DAUGHTER OF DARKNESS 1 & 2 REVIEW

DAUGHTER OF DARKNESS It's October which means that everyone and their dog is engaged in some kind of lame SPOOK-tacular stunt to celebrate this pagan, devil-worshipping, hell-born holiday. Never one to let lameness pass me by, I'm celebrating Halloween on Kaiju SPOOK-down with reviews of horror movies. Some of you may have seen these before. Some of them may be old news. But here they are, all in one place and ready for you to SPOOK them. And when I say "SPOOK" I mean "read". And, just a note, but this is more of an essay about these movies than a review. If you're in it for the plot, then bail out now because I'm giving away the endings. Which is no great loss.

The years 1993 and 1994 were Hong Kong’s highwater mark for a certain style of bleak horror. The opening shot was Billy Tsang and Danny Lee’s DOCTOR LAMB and Simon Yam’s ON THE WATERFRONT - a masterpiece of a movie crafted around a totally unrestrained actorly leap into the void. No movie will make you feel more like you’ve just crawled through the sewers. It’s the first of its kind, and while its intensity and bloodshed is trumped by later films, it has the wild hallmark of true originality. You watch it and feel the floor break out from under the film makers as they crash through into unexplored depths of sleaze.

The grime kept coming with RUN AND KILL, and continued until Bloody Billy Tsang burnt out his dark light with his masterpiece RED TO KILL.

The neglected crown jewels of this period, however, are the Darkness movies: DAUGHTER OF DARKNESS, BROTHER OF DARKNESS, and DAUGHTER OF DARKNESS 2.
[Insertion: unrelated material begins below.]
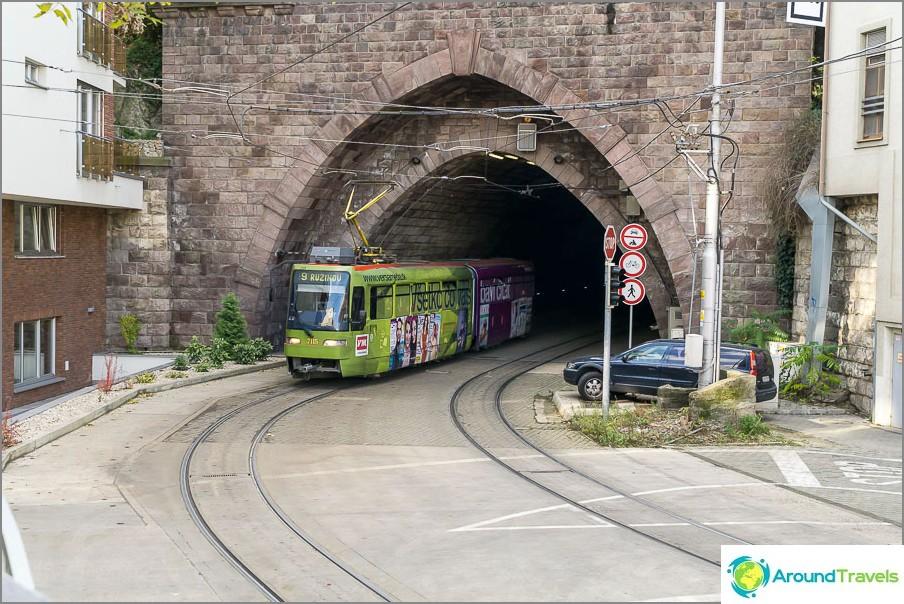 Linnan alla on tunneli, jonne raitiovaunu kulkee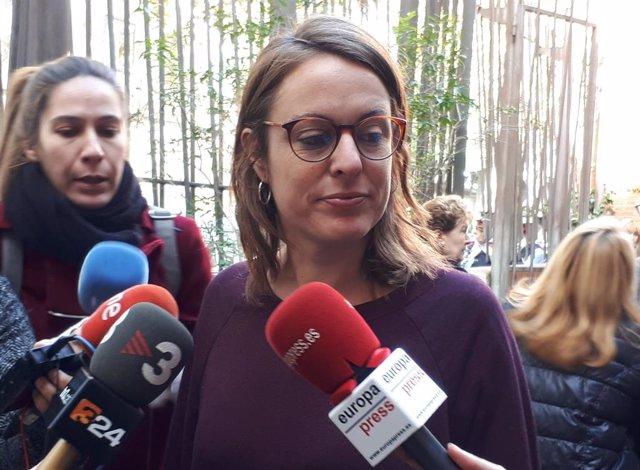La cap de llista de la CUP al Congrés, Mireia Vehí, en declaracions als mitjans al Consell de Cent de Barcelona.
For Billy Tsang, BROTHER OF DARKNESS was a respite. A by-the-book Confucian nightmare full of castration angst with a finale in blood, it’s his gulp of breath after the unrestrained fury of RUN AND KILL and before he closed himself up into the claustrophobic apocalypse of RED TO KILL, an end-times slasher flick where armageddon is seen in the violation of women’s bodies. After RED TO KILL, Bloody Billy sank into a series of banal high-end rip offs from which he has yet to emerge.

Daughter But Ivan Lai Kai-ming’s DAUGHTER OF DARKNESS 1 & 2 craft a singular directorial vision of a hellish Chinese society chewing off its own legs and eating its young. DofD 1&2 are true feminist horror flicks, not in the New Age empowerment sense of "Thelma and Louise" or the male fantasy of SHE SHOOTS STRAIGHT, but in the sense that the movie forces a feminist reading on the viewer. You cannot see these films as anything other than a brutal critique of the treatment of Chinese women. And a deserved one. In a country where boys are so consistently over-valued and the worth of women is so consistently undermined DofD 1&2 seem more like timely statements than hysterical exploitation.

Ivan Lai’s Darkness films are rejoinders to all the round-eye “tut-tut”-ing about Hong Kong filmmakers’ lack of political consciousness. What Westerners consider a “political consciousness” is really just pro-democracy good feelings (Zhang Yimou pretty much called it for what it was when he withdrew from the Cannes film festival several years ago). Ivan Lai’s Darkness films are bloody, gore-strewn consciousness raising classes for women, Asian and Caucasian, something the West hates as much as the East. Lai is political, it’s just not the politics that a group of entrenched male honkies (most film critics) feel comfortable with.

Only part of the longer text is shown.